** Record excerpts follows **
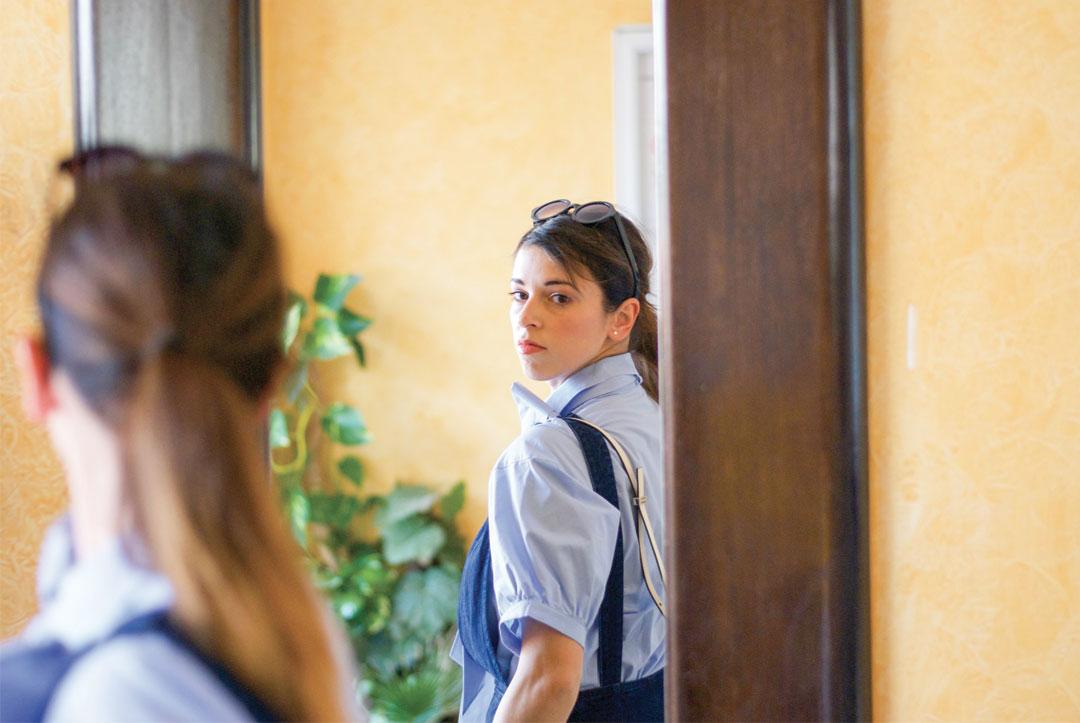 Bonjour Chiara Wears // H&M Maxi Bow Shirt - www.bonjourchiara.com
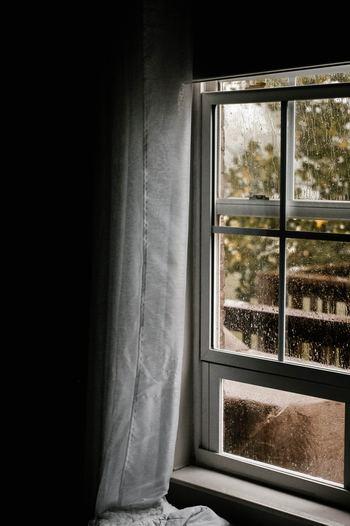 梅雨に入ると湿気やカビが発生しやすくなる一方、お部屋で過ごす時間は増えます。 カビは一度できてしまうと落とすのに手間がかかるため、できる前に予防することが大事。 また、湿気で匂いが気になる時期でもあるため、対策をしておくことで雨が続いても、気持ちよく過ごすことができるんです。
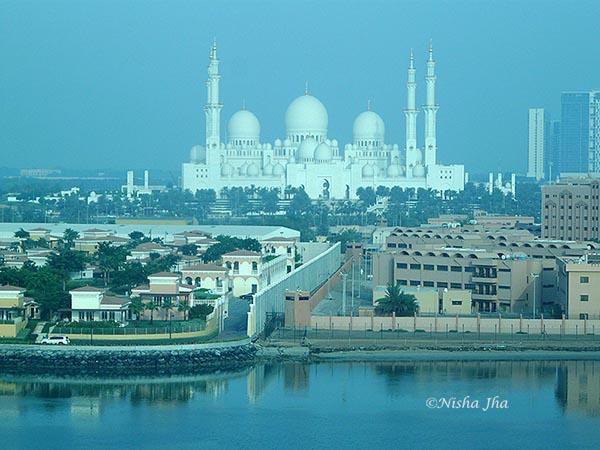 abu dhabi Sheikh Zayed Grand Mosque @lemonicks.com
** End of Record excerpts **
** Record excerpts follows **
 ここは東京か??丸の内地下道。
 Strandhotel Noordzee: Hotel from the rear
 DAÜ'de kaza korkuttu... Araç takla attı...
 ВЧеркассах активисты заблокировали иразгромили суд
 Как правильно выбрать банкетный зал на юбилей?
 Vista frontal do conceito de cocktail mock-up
** End of Record excerpts **
**How to complete this task**
Take only the lines above from the one that has "Bonjour Chiara Wears" through the one that has "abu dhabi Sheikh" and reproduce them exactly, omitting any pictures.

**Result of this task**
 Bonjour Chiara Wears // H&M Maxi Bow Shirt - www.bonjourchiara.com
 梅雨に入ると湿気やカビが発生しやすくなる一方、お部屋で過ごす時間は増えます。 カビは一度できてしまうと落とすのに手間がかかるため、できる前に予防することが大事。 また、湿気で匂いが気になる時期でもあるため、対策をしておくことで雨が続いても、気持ちよく過ごすことができるんです。
 abu dhabi Sheikh Zayed Grand Mosque @lemonicks.com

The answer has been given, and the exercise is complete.